The Gainesville Republican is endorsing Republican Party of Florida Chair Evan Power to succeed retiring U.S. Rep. Neal Dunn.

“I don’t back candidates who seek permission slips. I back fighters. That’s why I’m proud to endorse Evan Power for Congress,” Cammack said.

“Washington is broken because too many politicians cling to the status quo. Evan isn’t one of them. He’s a proven conservative leader who fights bureaucracy, stands up to the radical left, and wins. I’ve seen him push back against government overreach, defend Florida values, and hold firm under pressure.”

Power, a Tallahassee Republican, filed last week to run in Florida’s 2nd Congressional District a day after Dunn announced he will not seek another term. Cammack first won election in 2020 to Congress to represent Florida’s 3rd Congressional District.

On social media, Power said he was “honored to have the endorsement and support of Kat Cammack.”

It’s an early endorsement for the party leader as other candidates rush to file.

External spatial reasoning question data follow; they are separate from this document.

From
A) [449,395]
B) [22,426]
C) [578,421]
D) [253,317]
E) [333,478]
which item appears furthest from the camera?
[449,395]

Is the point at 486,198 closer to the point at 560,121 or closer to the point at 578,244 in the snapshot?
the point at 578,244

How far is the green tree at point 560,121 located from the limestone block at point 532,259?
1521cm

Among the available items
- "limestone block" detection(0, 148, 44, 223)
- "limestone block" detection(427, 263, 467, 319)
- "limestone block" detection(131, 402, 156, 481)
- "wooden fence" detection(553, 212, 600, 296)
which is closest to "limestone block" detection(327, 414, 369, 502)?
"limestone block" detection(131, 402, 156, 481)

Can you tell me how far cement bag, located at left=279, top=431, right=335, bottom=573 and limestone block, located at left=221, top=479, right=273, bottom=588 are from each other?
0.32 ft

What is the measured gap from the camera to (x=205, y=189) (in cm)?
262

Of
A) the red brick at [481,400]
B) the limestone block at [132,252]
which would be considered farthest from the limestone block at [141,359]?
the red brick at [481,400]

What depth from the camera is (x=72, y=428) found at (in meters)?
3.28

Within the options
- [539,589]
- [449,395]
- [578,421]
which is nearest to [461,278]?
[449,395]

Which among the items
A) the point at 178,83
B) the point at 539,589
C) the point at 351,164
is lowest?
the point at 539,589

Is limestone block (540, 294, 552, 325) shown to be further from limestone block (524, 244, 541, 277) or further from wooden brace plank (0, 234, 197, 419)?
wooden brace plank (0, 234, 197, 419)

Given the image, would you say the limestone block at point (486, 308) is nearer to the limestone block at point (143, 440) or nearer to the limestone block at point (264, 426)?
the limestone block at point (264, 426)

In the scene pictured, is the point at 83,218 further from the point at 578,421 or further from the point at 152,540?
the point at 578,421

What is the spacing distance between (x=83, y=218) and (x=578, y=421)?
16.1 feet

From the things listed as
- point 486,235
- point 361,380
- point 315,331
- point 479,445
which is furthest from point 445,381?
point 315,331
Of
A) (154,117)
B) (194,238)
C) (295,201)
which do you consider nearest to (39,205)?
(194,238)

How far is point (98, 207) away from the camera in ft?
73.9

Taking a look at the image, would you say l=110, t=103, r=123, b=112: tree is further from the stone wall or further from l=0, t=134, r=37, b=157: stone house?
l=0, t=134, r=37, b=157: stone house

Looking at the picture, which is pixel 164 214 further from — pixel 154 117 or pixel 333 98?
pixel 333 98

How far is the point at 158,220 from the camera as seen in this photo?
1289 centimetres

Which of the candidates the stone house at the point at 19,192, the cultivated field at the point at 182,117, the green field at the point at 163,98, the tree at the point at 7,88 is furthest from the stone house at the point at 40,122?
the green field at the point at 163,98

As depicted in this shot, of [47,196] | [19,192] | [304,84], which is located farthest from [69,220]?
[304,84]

Already, former U.S. Senate candidate Keith Gross filed in the Republican Primary. Other Republicans, including Austin Rogers, the General Counsel for U.S. Sen. Rick Scott, and Chuck Perdue, the Bay County Talk Collector, are exploring runs.

Cammack said Power’s history working on political issues and campaigns led her to publicly support his candidacy.

“Evan doesn’t just talk about freedom, the Constitution, and fiscal responsibility, he delivers. He knows our job is to serve the people, not grow government, appease special interests, or play nice with the swamp,” she said.

“If you want a rubber stamp, look elsewhere. If you want a conservative who will join me to secure the border, protect parents, defend life, back law enforcement, and put America First then Evan Power is the fighter we need in Congress. I’m all in for Evan Power. I hope you are too.”